The telco entered into an $11 billion financial heads of agreement deal with the company charged with the rollout of the network, NBN Co, which will involve the decommissioning of Telstra’s copper network to make way for a new fibre infrastructure.
Under the deal, NBN Co will lease Telstra’s existing fibre, ducts, pipes and other infrastructure for $9 billion over an undisclosed amount of time.
In line with the agreement, the telco has been required to structurally separate its wholesale and retail arms which to date, remains hinged on the approval of its Structural Separation Undertaking (SSU), originally lodged with the Australia Competition and Consumer Commission (ACCC) back in August this year.

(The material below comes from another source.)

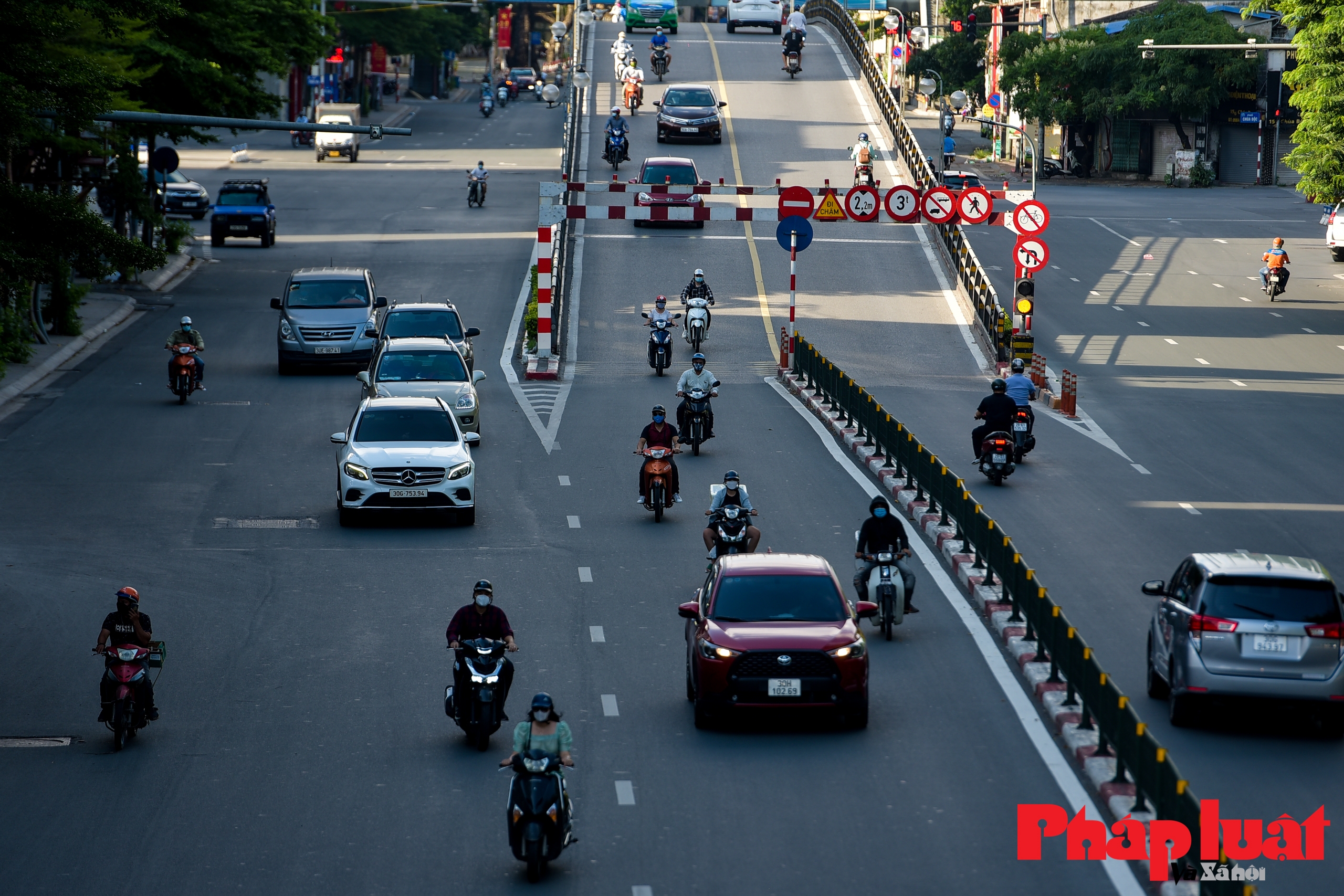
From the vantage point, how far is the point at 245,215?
186 ft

The deal came under fire in the weeks to follow, with the watchdog itself stating the SSU could not be accepted in its current form and needed important changes to legislative requirements. In addition, ACCC chief executive, Rod Sims, new about arrangements between Telstra and NBN Co which include the parties’ ability to vary the arrangements without further scrutiny by the regulator.

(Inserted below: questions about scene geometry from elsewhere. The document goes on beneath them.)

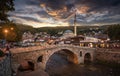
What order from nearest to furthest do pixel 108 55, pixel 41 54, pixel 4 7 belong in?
1. pixel 4 7
2. pixel 41 54
3. pixel 108 55

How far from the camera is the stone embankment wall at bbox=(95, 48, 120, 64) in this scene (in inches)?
2282

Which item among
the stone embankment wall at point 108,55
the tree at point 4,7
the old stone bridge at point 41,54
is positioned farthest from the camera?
the stone embankment wall at point 108,55

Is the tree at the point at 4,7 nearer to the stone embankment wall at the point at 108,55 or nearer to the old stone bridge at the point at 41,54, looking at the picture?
the old stone bridge at the point at 41,54

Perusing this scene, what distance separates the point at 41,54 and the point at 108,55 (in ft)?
96.8

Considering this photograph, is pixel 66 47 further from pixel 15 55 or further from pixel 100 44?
pixel 100 44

However, the ACCC’s concerns did not faze Telstra’s chief executive David Thodey, who said the objections were merely preliminary assessments of Telstra’s SSU and not cause for concern.
“The ACCC has raised a number of concerns but they do not really come as a surprise to us at all,” Thodey said at the time.
Communications Minister, Senator Stephen Conroy, also weighed in , noting he was confident the watchdog’s fears would be quelled as negotiations continued with the telco.
After receiving feedback, Telstra in November, responded to the ACCC with a discussion paper detailing changes to the SSU. The changes proposed “parallel” resolution powers to both the ACCC and the Independent Telecommunications Adjudicator (ITA) to alleviate concerns the latter would favour Telstra.
A number of the country’s major ISP’s made submissions to the ACCC on the SSU, with Vocus Communications in particular coming out swinging with claims the deal with NBN Co would hamper competition by evicting competing telcos from Telstra’s ducts.
“There is potential for both Telstra and NBN Co to engage in discrimination in relation to facilities access, including Telstra’s ducts where space is frequently scarce,” the telco’s submission reads.
Vodafone Hutchison Australia (VHA) also joined the chorus of criticism again with claims the proposed plan failed to prevent Telstra from hampering competition as it lacked the self-enforcing features it needed in order to be credible and effective.
In October Telstra shareholders voted almost unanimously, with 99 per cent in favour of the deal, which hinged on the vote, following two years of negotiations. This major win for the incumbent telco enabled it to move forward with the ACCC.
As the final weeks of 2011 draw to a close, the race is on for the number one telco to finalise a deal with the regulator over its participation in the NBN which will mark the last step in the$11 billion deal.
NBN Co chief executive, Mike Quigley, said any delay in the approval of the deal would be of concern to the wellbeing of the NBN.
"Of course, it would cause some concern" if Telstra and the Australian Competition and Consumer Commission (ACCC) failed to agree on the undertakings,” he said.